WORK TO DO:
Write out the records below line for line, changing nothing in any of them.

(Data listing)

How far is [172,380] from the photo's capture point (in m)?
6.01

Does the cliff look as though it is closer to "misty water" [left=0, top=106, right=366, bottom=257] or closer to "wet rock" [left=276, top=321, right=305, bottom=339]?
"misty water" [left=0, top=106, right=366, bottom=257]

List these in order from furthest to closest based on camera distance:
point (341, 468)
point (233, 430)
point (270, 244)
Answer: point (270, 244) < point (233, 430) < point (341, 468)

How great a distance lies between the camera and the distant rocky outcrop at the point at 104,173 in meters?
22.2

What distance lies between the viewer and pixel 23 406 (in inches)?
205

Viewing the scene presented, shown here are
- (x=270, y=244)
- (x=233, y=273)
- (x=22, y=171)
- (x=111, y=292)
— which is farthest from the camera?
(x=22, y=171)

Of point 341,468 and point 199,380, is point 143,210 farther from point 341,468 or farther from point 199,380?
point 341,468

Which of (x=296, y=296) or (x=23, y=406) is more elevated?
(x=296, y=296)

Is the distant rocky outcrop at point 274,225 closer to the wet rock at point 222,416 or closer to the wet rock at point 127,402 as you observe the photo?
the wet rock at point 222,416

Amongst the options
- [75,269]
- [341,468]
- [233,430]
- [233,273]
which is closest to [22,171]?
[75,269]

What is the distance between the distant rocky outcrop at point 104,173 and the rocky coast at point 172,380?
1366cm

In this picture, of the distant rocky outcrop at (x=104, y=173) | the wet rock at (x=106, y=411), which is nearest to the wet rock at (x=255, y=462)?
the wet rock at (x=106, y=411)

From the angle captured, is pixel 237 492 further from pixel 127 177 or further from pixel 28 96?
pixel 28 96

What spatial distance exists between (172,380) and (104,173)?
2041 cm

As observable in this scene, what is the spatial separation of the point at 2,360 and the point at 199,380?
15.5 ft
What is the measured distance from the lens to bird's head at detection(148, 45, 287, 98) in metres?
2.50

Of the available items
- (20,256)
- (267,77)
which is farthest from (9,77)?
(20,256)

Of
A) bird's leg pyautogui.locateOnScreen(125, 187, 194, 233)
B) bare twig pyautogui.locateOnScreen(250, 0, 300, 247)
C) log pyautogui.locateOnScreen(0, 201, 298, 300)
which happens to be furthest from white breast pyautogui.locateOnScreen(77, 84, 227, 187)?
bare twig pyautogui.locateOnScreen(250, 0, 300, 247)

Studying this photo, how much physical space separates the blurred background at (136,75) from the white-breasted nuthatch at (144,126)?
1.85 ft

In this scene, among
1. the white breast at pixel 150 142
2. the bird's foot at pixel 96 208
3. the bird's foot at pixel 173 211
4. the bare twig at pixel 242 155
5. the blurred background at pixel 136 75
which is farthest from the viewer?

THE REPLY:
How far is [172,380] from the photo's capture point (in m)?
6.01

Does the cliff look as though it is closer to "misty water" [left=0, top=106, right=366, bottom=257] or closer to "wet rock" [left=276, top=321, right=305, bottom=339]?
"misty water" [left=0, top=106, right=366, bottom=257]

List these in order from furthest to closest based on camera distance:
point (341, 468)
point (233, 430)
point (270, 244)
Answer: point (270, 244) < point (233, 430) < point (341, 468)

How great a distance lies between the camera and the distant rocky outcrop at the point at 104,173 in meters?
22.2

What distance lies between the viewer and pixel 23 406 (in inches)?
205

Viewing the scene presented, shown here are
- (x=270, y=244)
- (x=233, y=273)
- (x=22, y=171)
- (x=111, y=292)
— which is farthest from the camera?
(x=22, y=171)

Of point 341,468 and point 199,380, is point 143,210 farther from point 341,468 or farther from point 199,380?
point 341,468

Which of (x=296, y=296) or (x=23, y=406) is more elevated?
(x=296, y=296)

Is the distant rocky outcrop at point 274,225 closer to the wet rock at point 222,416 or closer to the wet rock at point 127,402 as you observe the photo?
the wet rock at point 222,416

Amongst the options
- [75,269]
- [341,468]
- [233,430]
- [233,273]
which is closest to [22,171]?
[75,269]

What is the distance between the distant rocky outcrop at point 104,173 and the rocky coast at point 172,380?
1366cm

In this picture, of the distant rocky outcrop at (x=104, y=173) | the wet rock at (x=106, y=411), which is nearest to the wet rock at (x=255, y=462)?
the wet rock at (x=106, y=411)

From the angle captured, is pixel 237 492 further from pixel 127 177 or further from pixel 28 96?
pixel 28 96

What spatial distance exists between (172,380) and (104,173)?
2041 cm

As observable in this scene, what is the spatial separation of the point at 2,360 and the point at 199,380?
15.5 ft
What is the measured distance from the lens to bird's head at detection(148, 45, 287, 98) in metres?
2.50

Of the available items
- (20,256)
- (267,77)
which is farthest from (9,77)?
(20,256)

Of
A) bird's leg pyautogui.locateOnScreen(125, 187, 194, 233)
B) bare twig pyautogui.locateOnScreen(250, 0, 300, 247)
C) log pyautogui.locateOnScreen(0, 201, 298, 300)
which happens to be furthest from white breast pyautogui.locateOnScreen(77, 84, 227, 187)?
bare twig pyautogui.locateOnScreen(250, 0, 300, 247)

Studying this photo, how much physical space separates the blurred background at (136,75) from the white-breasted nuthatch at (144,126)?
1.85 ft

In this scene, among
1. the white breast at pixel 150 142
2. the bird's foot at pixel 96 208
3. the bird's foot at pixel 173 211
4. the bare twig at pixel 242 155
5. the blurred background at pixel 136 75
which is farthest from the viewer?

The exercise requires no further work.